▸ PROBLEM DETAILS:
Please transcribe, word for word, the line containing "class: Mammalia" and every line after it through the end of the records below, and nothing else.

▸ DATA RECORDS:
══════════════════════════════

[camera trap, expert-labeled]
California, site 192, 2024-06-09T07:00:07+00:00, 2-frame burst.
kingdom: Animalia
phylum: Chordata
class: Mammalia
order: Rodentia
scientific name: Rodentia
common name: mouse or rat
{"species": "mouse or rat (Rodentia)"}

══════════════════════════════

▸ ANSWER BELOW:
class: Mammalia
order: Rodentia
scientific name: Rodentia
common name: mouse or rat
{"species": "mouse or rat (Rodentia)"}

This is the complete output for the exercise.